| WHAT IS ASKED |
Rewrite the data below, replacing each occurrence of "camera" with "observer" and leaving everything else unchanged.

═════ RECORDED DATA

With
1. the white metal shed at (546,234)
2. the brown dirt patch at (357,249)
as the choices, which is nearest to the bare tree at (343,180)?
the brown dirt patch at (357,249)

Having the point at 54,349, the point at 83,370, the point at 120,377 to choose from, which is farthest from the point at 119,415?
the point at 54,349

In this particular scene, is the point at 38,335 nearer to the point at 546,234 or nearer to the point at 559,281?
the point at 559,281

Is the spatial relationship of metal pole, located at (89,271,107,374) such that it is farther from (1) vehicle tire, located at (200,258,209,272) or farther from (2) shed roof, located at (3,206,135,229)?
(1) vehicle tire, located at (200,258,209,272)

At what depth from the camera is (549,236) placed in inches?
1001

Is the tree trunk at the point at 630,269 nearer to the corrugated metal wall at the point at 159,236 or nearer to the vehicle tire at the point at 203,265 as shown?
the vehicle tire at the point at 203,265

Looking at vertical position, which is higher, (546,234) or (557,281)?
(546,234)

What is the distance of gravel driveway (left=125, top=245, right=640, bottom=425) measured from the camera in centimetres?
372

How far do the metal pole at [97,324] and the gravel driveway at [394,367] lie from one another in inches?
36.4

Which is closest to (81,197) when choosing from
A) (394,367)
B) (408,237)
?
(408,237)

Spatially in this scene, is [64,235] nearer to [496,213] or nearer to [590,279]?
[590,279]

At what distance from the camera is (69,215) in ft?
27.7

══════════

| TASK RESULT |
With
1. the white metal shed at (546,234)
2. the brown dirt patch at (357,249)
as the choices, which is nearest to the bare tree at (343,180)?
the brown dirt patch at (357,249)

Having the point at 54,349, the point at 83,370, the point at 120,377 to choose from, which is farthest from the point at 119,415?
the point at 54,349

In this particular scene, is the point at 38,335 nearer to the point at 546,234 or nearer to the point at 559,281?
the point at 559,281

Is the spatial relationship of metal pole, located at (89,271,107,374) such that it is farther from (1) vehicle tire, located at (200,258,209,272) or farther from (2) shed roof, located at (3,206,135,229)?
(1) vehicle tire, located at (200,258,209,272)

At what depth from the observer is (549,236) placed in inches?
1001

Is the tree trunk at the point at 630,269 nearer to the corrugated metal wall at the point at 159,236 or nearer to the vehicle tire at the point at 203,265 as shown?
the vehicle tire at the point at 203,265

Looking at vertical position, which is higher, (546,234) or (557,281)?
(546,234)

What is the distance of gravel driveway (left=125, top=245, right=640, bottom=425) measured from the observer in centimetres?
372

How far do the metal pole at [97,324] and the gravel driveway at [394,367] lie from one another in inches?
36.4

Which is closest to (81,197) when choosing from
A) (394,367)
B) (408,237)
?
(408,237)

Spatially in this scene, is [64,235] nearer to [496,213] or nearer to [590,279]?
[590,279]

At what distance from the observer is (69,215) in ft?
27.7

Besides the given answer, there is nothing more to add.